Apparently, Siri use is starting to annoy people:
Nick Wingfield, Virtual Assistants Raise New Issues of Phone Etiquette
Technology executives say voice technologies are here to stay if only because they can help cellphone users be more productive.
“I don’t think the keyboard is going to go away, but it’s going to be less used,” said Martin Cooper, who developed the first portable cellular phone while at Motorola in the 1970s.
Another irritant in listening to people talk to their phones is the awareness that most everything you can do with voice commands can also be done silently. Billy Brooks, 43, was standing in line at the service department of a car dealership in Los Angeles recently, when a woman broke the silence of the room by dictating a text message into her iPhone.
“You’re unnecessarily annoying others at that point by not just typing out your message,” said Mr.

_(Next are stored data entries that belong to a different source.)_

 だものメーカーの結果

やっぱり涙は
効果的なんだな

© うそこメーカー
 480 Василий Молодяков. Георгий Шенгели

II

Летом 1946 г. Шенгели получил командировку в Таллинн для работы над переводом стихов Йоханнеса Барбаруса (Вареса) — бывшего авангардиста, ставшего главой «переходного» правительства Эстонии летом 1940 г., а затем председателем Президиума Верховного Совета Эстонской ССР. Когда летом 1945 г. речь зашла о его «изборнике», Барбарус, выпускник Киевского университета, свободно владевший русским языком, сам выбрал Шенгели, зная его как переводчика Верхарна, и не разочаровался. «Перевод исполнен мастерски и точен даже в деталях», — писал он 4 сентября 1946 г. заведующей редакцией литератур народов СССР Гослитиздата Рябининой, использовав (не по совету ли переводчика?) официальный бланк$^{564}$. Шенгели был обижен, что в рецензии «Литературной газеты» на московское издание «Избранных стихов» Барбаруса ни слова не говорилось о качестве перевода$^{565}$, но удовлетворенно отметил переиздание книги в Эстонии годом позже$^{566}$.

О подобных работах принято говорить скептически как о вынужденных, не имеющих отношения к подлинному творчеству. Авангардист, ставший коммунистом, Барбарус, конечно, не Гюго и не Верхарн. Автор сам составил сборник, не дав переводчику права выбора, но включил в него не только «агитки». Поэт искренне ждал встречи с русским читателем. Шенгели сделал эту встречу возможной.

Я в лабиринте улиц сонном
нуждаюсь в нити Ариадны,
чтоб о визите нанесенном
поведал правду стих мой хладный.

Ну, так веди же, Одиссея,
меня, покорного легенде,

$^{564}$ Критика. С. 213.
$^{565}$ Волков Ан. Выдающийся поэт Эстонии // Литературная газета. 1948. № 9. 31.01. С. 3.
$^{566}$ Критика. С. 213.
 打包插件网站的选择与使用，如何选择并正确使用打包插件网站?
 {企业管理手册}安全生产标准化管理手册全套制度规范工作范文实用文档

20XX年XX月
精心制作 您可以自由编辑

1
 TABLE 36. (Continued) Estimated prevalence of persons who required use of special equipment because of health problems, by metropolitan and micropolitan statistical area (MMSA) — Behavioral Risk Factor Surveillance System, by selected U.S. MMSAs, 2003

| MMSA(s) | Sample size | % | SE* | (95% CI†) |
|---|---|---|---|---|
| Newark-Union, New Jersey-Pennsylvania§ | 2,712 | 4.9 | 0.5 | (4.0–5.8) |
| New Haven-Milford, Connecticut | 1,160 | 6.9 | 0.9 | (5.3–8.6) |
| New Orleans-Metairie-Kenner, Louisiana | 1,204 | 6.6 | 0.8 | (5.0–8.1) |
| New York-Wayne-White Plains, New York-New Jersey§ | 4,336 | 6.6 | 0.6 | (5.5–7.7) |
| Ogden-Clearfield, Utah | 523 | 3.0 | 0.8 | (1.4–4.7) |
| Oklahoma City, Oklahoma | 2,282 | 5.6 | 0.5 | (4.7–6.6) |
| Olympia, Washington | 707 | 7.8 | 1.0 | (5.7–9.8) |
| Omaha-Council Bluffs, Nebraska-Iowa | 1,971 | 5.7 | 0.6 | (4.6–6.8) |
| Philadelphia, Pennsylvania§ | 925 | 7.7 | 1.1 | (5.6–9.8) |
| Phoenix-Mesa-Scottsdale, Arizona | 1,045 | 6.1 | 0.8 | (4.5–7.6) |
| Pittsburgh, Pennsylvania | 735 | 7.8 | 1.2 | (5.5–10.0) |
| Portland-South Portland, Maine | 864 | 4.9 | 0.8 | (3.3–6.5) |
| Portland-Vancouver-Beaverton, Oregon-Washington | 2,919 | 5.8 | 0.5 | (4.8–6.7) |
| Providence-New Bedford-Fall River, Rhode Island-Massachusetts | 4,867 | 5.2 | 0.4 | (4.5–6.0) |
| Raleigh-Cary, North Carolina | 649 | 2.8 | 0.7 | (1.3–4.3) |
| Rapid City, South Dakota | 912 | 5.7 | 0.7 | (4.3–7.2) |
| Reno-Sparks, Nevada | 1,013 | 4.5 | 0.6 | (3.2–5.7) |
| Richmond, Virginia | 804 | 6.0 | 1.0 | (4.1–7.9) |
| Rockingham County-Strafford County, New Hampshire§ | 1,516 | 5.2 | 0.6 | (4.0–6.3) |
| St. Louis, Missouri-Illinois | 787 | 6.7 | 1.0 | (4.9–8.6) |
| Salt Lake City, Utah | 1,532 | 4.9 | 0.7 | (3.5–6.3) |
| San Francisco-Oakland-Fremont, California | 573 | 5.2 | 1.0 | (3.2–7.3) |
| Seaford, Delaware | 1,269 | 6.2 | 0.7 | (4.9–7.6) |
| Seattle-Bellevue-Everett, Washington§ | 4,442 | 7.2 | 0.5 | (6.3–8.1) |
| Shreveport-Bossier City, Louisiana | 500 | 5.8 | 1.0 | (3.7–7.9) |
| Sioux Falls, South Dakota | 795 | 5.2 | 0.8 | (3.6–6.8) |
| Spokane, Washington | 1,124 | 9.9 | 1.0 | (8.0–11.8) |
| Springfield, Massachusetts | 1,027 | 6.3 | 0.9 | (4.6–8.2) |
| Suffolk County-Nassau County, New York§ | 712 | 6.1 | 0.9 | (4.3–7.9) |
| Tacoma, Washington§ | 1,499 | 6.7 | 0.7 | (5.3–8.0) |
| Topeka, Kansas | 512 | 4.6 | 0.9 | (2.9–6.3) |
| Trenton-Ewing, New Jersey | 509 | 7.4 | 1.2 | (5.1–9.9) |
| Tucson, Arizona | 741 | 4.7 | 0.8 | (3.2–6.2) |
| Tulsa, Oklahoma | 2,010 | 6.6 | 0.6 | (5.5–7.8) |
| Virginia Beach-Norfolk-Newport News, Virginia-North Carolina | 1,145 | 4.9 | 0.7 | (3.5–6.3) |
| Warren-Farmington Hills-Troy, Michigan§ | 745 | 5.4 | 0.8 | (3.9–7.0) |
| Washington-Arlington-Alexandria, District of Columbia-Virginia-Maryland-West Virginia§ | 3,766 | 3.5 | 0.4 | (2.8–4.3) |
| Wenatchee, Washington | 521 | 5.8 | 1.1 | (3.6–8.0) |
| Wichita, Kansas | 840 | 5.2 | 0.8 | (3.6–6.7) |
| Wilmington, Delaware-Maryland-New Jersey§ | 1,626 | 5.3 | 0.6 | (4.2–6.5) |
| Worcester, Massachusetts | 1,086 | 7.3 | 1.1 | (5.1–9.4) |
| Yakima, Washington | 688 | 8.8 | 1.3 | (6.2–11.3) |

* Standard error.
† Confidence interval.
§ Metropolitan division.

Brooks, a visual effects artist in the film industry, adding that the woman’s behavior was “just ridiculous and kind of sad.”
[…]
People who study the behavior of cellphone users believe the awkwardness of hearing people in hotels, airports and cafes treating their phones like administrative assistants will simply fade over time.
“We’ll see an evolution of that initial irritation with it, to a New Yorker cartoon making fun of it, and then after a while it will largely be accepted by most people,” said Mr. Katz from Rutgers.
But, he predicted, “there will be a small minority of traditionalists who yearn for the good old days when people just texted in public.”
This is just the normal backlash against new technology. It will dissipate in the next few years. As my fried, Jamais Cascio says, ‘technology is everything that was invented after you turned fourteen.’